It’s at the school district level that we experience the final distillation of the perennial debates about goals, reform and budgeting held further up the public policy line. Spokane County’s largest district peered at this year’s results and declared an emergency.
Can’t blame them. The budget situation is dire and neither house of the Washington Legislature offers any hope. The district needs to make large cuts and needs to make them soon. There is no other entity to which it can pass this problem.
So, because personnel costs make up 82 percent of the district’s budget, teachers and other workers will be laid off and class sizes will be temporarily raised by up to three students as part of the solution. Three students might not sound like a lot, but voters passed an initiative to reduce class sizes and the Legislature once again said it couldn’t finance it.
District officials had little time before making last week’s decision. They only recently learned ballpark estimates of how much money the state will grant them, and they won’t know the final number until legislators wrap up their special session on the budget. So the kind of cuts they made were the kind that can be restored. Entire programs were not discontinued.

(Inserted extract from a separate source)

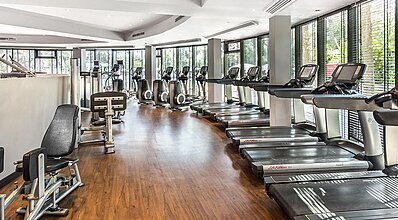 Rixos Downtown Antalya Genel Görünüm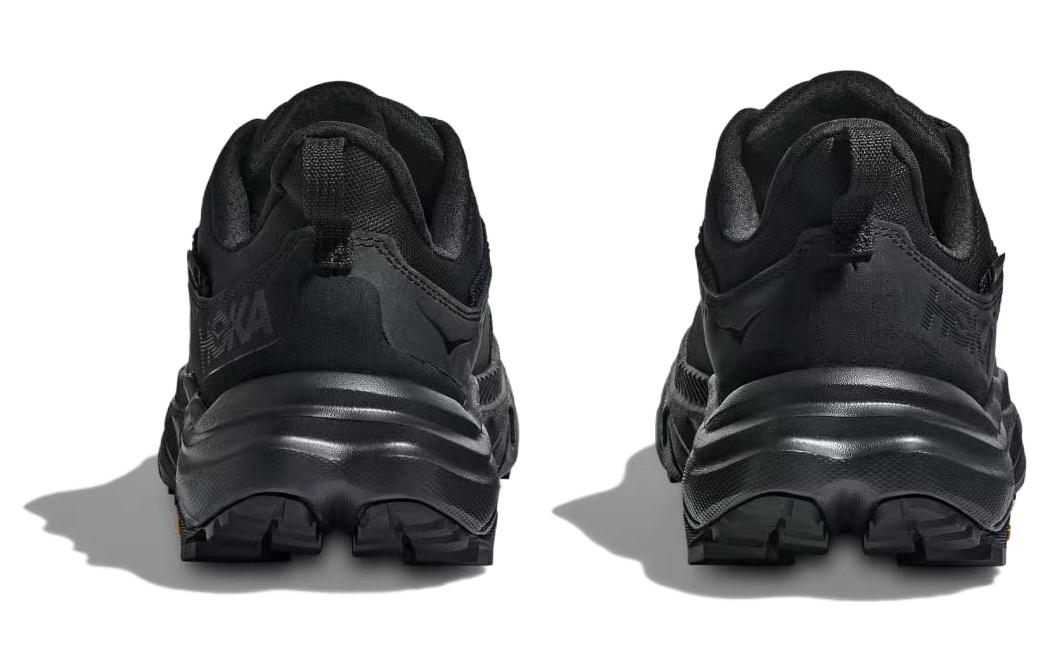 Кроссовки HOKA ONE ONE Anacapa 2 Low Gore Tex черные, 44 EU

But they might want to start thinking out loud about the choices they’d face if this lower revenue level were to become the norm.

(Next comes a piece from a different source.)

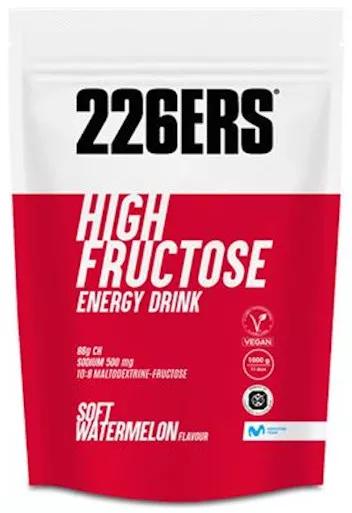 226ERS Bebida Energética de Melancia com Alto Teor de Frutose 1 kg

Not long ago, the Legislature held long, involved hearings and passed legislation that redefined “basic education” and what the state would finance. Along with that, a comprehensive education reform bill was adopted with a proviso to move forward once the economy improved and tax revenues returned to normal levels. That price tag is about $1 billion. Raising that amount looks less likely as each tough budget year goes by. Some of it might have to come by eliminating current education budget items.
In addition, lawmakers have also slashed health care and higher education in recent years. Those entities will also be clamoring for a restoration of funds.
So school boards would be smart to hold public discussions (at convenient hours) so the community could help them establish priorities. For example, let’s say Spokane Public Schools eliminated interscholastic athletics rather than increased class sizes. Such a major decision might be necessary some day, but it’s not the kind of change that should be sprung on the public. It’s better to have a thoughtful communitywide debate on the ramifications and alternatives.
During this round of cutting, Spokane Public Schools produced a list of its responsibilities and how much each item cost. Now it can take it to the public and ask which activities are the most important, because it’s quite possible that we cannot have it all.